The Supreme Court has today handed down judgment in an important case on mineral extraction in the Green Belt: R (Samuel Smith Old Brewery (Tadcaster) and others) v North Yorkshire County Council  UKSC 3.
This case concerns the correct approach for a decision-maker considering “openness” in the National Planning Policy Framework (“the NPPF”) in the context of mineral extraction development. In particular, it resolves some uncertainty about the relationship between “openness” and “visual impact”.
Samuel Smith Old Brewery (Tadcaster) and Oxton Farm (the First and Second Respondents) challenged the grant of planning permission by North Yorkshire County Council (the Appellant) for an extension to the operational face of Jackdaw Crag Quarry, a magnesian limestone quarry owned and operated by the Third Respondent, Darrington Quarries Ltd. The approximately 25-hectare quarry is located in the Green Belt. The proposed extension was for an area of about six hectares, adjacent to the existing quarry.
The Council’s officer had advised that the proposed quarry extension was “not inappropriate” development in the Green Belt because it preserved the openness of the Green Belt and did not conflict with the purposes of including land in the Green Belt. It therefore complied with paragraph 90 of the NPPF (this provision is materially replicated in paragraph 146 of the extant NPPF).
Notwithstanding that the officer had considered the visual impact of the extension generally in her report, and that her analysis of Green Belt policy issues included explicit discussion of a restoration plan for the worked quarry area, Lindblom LJ in the Court of Appeal found at  that:
“[Her report] was defective, at least, in failing to make clear to the members that, under government planning policy for mineral extraction in the Green Belt in para 90 of the NPPF, visual impact was a potentially relevant and potentially significant factor in their approach to the effect of the development on the ‘openness of the Green Belt’…”
Lord Carnwath (with whom Lady Hale, Lord Hodge, Lord Kitchin and Lord Sales agreed) upheld the Council’s appeal and overturned the judgment of the Court of Appeal.

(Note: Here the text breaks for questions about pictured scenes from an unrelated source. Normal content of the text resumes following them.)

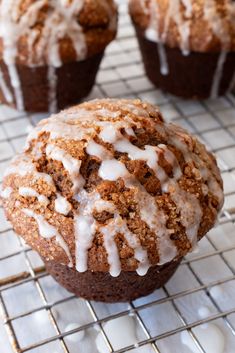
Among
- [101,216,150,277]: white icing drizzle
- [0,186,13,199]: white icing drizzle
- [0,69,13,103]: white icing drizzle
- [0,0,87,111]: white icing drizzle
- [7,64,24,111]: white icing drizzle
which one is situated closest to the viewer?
[101,216,150,277]: white icing drizzle

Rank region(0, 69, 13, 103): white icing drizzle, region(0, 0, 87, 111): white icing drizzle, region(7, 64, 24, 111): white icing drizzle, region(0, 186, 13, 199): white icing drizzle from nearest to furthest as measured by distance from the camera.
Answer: region(0, 186, 13, 199): white icing drizzle
region(0, 0, 87, 111): white icing drizzle
region(7, 64, 24, 111): white icing drizzle
region(0, 69, 13, 103): white icing drizzle

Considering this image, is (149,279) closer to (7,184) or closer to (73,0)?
(7,184)

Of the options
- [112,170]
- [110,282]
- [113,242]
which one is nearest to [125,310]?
[110,282]

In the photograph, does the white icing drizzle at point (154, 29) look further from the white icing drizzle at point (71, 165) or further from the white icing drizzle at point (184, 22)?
the white icing drizzle at point (71, 165)

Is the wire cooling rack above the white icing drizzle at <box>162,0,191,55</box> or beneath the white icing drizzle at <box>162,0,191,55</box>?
beneath

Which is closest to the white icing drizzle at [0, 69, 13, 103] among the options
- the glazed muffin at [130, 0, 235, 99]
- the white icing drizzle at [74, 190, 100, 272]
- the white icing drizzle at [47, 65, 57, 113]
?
the white icing drizzle at [47, 65, 57, 113]

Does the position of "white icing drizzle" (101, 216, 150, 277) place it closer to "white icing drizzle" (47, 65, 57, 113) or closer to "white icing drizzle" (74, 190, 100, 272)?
"white icing drizzle" (74, 190, 100, 272)

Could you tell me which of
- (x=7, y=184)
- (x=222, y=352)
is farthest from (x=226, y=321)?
(x=7, y=184)
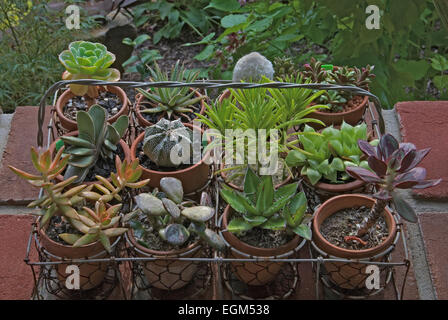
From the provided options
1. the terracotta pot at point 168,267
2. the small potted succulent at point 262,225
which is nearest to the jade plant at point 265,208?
the small potted succulent at point 262,225

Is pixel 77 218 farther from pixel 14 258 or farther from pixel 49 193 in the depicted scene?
pixel 14 258

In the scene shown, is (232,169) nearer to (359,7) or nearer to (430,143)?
(430,143)

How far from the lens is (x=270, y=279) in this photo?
4.25 feet

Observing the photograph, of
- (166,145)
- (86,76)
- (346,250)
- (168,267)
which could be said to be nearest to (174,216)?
(168,267)

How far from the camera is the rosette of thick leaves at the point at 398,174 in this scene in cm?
113

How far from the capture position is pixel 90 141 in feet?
4.52

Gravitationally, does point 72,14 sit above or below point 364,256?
above

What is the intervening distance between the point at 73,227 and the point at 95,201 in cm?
8

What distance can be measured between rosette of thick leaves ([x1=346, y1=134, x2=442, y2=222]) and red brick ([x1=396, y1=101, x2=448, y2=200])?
1.40 feet

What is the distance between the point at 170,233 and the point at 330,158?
20.2 inches

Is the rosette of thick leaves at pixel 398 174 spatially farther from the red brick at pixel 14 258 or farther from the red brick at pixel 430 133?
the red brick at pixel 14 258

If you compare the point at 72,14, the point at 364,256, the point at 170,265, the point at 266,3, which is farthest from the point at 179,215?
the point at 72,14

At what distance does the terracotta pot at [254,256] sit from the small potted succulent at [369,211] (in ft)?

Referring to his previous judgment in Hopkins Homes Ltd v SSCLG  UKSC 37;  1 WLR 1865, he found at :
“The concept of “openness” in para 90 of the NPPF seems to me a good example of such a broad policy concept. It is naturally read as referring back to the underlying aim of Green Belt policy, stated at the beginning of this section: “to prevent urban sprawl by keeping land permanently open …”. Openness is the counterpart of urban sprawl and is also linked to the purposes to be served by the Green Belt. As PPG2 made clear, it is not necessarily a statement about the visual qualities of the land, though in some cases this may be an aspect of the planning judgement involved in applying this broad policy concept. Nor does it imply freedom from any form of development. Paragraph 90 shows that some forms of development, including mineral extraction, may in principle be appropriate, and compatible with the concept of openness. A large quarry may not be visually attractive while it lasts, but the minerals can only be extracted where they are found, and the impact is temporary and subject to restoration. Further, as a barrier to urban sprawl a quarry may be regarded in Green Belt policy terms as no less effective than a stretch of agricultural land.”
And at :
“[Openness] is a matter not of legal principle but of planning judgement for the planning authority or the inspector”.
He therefore concluded at  that:
“With respect to Lindblom LJ’s great experience in this field, I am unable to accept his analysis. The issue which had to be addressed was whether the proposed mineral extraction would preserve the openness of the Green Belt or otherwise conflict with the purposes of including the land within the Green Belt. Those issues were specifically identified and addressed in the report. There was no error of law on the face of the report. Paragraph 90 does not expressly refer to visual impact as a necessary part of the analysis, nor in my view is it made so by implication. As explained in my discussion of the authorities, the matters relevant to openness in any particular case are a matter of planning judgement, not law.”
As a matter of general application for all planning law cases, Lord Carnwath’s judgment is instructive in reinforcing the distinction between application and interpretation of planning policy. Much like Hopkins Homes, Lord Carnwath’s judgment appears to be designed to rein-in the prevailing tendency of “over-legalisation”  of the planning process.